Each line below should be quoted exactly, please.
[[ Dataset content, beginning ]]
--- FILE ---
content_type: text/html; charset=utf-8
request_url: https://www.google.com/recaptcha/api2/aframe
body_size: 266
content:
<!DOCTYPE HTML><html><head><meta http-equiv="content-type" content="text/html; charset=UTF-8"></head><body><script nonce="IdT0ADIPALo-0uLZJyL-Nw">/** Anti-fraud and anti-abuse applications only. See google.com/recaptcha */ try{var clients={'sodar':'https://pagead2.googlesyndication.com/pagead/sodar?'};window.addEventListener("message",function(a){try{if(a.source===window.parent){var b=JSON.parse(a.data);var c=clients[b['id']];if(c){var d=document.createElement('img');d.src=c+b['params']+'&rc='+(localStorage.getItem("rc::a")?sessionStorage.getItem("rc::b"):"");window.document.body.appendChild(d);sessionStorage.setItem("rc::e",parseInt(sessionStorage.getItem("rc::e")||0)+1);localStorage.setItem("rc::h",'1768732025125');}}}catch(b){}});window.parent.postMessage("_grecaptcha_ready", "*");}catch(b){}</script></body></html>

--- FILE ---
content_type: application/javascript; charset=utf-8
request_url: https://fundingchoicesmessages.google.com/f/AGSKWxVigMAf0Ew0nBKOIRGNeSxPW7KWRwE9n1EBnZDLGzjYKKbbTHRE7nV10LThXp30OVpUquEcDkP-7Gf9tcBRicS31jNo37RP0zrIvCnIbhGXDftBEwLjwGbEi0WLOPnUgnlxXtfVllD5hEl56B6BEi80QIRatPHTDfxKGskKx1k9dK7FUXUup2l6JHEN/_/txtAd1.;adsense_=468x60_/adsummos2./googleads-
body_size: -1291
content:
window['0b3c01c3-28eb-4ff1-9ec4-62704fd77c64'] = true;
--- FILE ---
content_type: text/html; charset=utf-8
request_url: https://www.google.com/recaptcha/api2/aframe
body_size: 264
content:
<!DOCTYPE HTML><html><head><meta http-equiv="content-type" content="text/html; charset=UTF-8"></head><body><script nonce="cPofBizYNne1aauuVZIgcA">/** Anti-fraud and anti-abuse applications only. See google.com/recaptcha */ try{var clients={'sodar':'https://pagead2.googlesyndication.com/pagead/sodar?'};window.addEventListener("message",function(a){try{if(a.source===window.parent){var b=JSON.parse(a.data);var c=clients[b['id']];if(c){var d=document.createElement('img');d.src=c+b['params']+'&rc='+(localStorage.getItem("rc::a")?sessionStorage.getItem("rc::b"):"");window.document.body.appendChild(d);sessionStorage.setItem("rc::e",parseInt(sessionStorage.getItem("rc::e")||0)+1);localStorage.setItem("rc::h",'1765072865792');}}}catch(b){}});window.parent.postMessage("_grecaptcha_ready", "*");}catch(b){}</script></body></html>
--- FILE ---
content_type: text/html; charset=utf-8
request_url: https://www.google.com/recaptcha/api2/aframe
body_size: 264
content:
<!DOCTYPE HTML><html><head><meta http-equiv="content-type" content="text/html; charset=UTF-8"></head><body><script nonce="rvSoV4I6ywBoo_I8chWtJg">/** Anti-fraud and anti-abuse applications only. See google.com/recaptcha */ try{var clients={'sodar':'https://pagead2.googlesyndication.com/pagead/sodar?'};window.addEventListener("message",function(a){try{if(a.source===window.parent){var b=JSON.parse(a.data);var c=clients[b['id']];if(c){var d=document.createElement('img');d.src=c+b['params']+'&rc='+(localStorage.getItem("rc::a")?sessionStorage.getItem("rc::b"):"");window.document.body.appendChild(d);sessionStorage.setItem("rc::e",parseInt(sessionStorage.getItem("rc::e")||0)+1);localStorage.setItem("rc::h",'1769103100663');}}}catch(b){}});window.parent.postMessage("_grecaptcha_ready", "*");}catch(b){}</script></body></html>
[[ Dataset content, end ]]
● **Exercise result**:
--- FILE ---
content_type: text/html; charset=utf-8
request_url: https://www.google.com/recaptcha/api2/aframe
body_size: 266
content:
<!DOCTYPE HTML><html><head><meta http-equiv="content-type" content="text/html; charset=UTF-8"></head><body><script nonce="IdT0ADIPALo-0uLZJyL-Nw">/** Anti-fraud and anti-abuse applications only. See google.com/recaptcha */ try{var clients={'sodar':'https://pagead2.googlesyndication.com/pagead/sodar?'};window.addEventListener("message",function(a){try{if(a.source===window.parent){var b=JSON.parse(a.data);var c=clients[b['id']];if(c){var d=document.createElement('img');d.src=c+b['params']+'&rc='+(localStorage.getItem("rc::a")?sessionStorage.getItem("rc::b"):"");window.document.body.appendChild(d);sessionStorage.setItem("rc::e",parseInt(sessionStorage.getItem("rc::e")||0)+1);localStorage.setItem("rc::h",'1768732025125');}}}catch(b){}});window.parent.postMessage("_grecaptcha_ready", "*");}catch(b){}</script></body></html>

--- FILE ---
content_type: application/javascript; charset=utf-8
request_url: https://fundingchoicesmessages.google.com/f/AGSKWxVigMAf0Ew0nBKOIRGNeSxPW7KWRwE9n1EBnZDLGzjYKKbbTHRE7nV10LThXp30OVpUquEcDkP-7Gf9tcBRicS31jNo37RP0zrIvCnIbhGXDftBEwLjwGbEi0WLOPnUgnlxXtfVllD5hEl56B6BEi80QIRatPHTDfxKGskKx1k9dK7FUXUup2l6JHEN/_/txtAd1.;adsense_=468x60_/adsummos2./googleads-
body_size: -1291
content:
window['0b3c01c3-28eb-4ff1-9ec4-62704fd77c64'] = true;
--- FILE ---
content_type: text/html; charset=utf-8
request_url: https://www.google.com/recaptcha/api2/aframe
body_size: 264
content:
<!DOCTYPE HTML><html><head><meta http-equiv="content-type" content="text/html; charset=UTF-8"></head><body><script nonce="cPofBizYNne1aauuVZIgcA">/** Anti-fraud and anti-abuse applications only. See google.com/recaptcha */ try{var clients={'sodar':'https://pagead2.googlesyndication.com/pagead/sodar?'};window.addEventListener("message",function(a){try{if(a.source===window.parent){var b=JSON.parse(a.data);var c=clients[b['id']];if(c){var d=document.createElement('img');d.src=c+b['params']+'&rc='+(localStorage.getItem("rc::a")?sessionStorage.getItem("rc::b"):"");window.document.body.appendChild(d);sessionStorage.setItem("rc::e",parseInt(sessionStorage.getItem("rc::e")||0)+1);localStorage.setItem("rc::h",'1765072865792');}}}catch(b){}});window.parent.postMessage("_grecaptcha_ready", "*");}catch(b){}</script></body></html>
--- FILE ---
content_type: text/html; charset=utf-8
request_url: https://www.google.com/recaptcha/api2/aframe
body_size: 264
content:
<!DOCTYPE HTML><html><head><meta http-equiv="content-type" content="text/html; charset=UTF-8"></head><body><script nonce="rvSoV4I6ywBoo_I8chWtJg">/** Anti-fraud and anti-abuse applications only. See google.com/recaptcha */ try{var clients={'sodar':'https://pagead2.googlesyndication.com/pagead/sodar?'};window.addEventListener("message",function(a){try{if(a.source===window.parent){var b=JSON.parse(a.data);var c=clients[b['id']];if(c){var d=document.createElement('img');d.src=c+b['params']+'&rc='+(localStorage.getItem("rc::a")?sessionStorage.getItem("rc::b"):"");window.document.body.appendChild(d);sessionStorage.setItem("rc::e",parseInt(sessionStorage.getItem("rc::e")||0)+1);localStorage.setItem("rc::h",'1769103100663');}}}catch(b){}});window.parent.postMessage("_grecaptcha_ready", "*");}catch(b){}</script></body></html>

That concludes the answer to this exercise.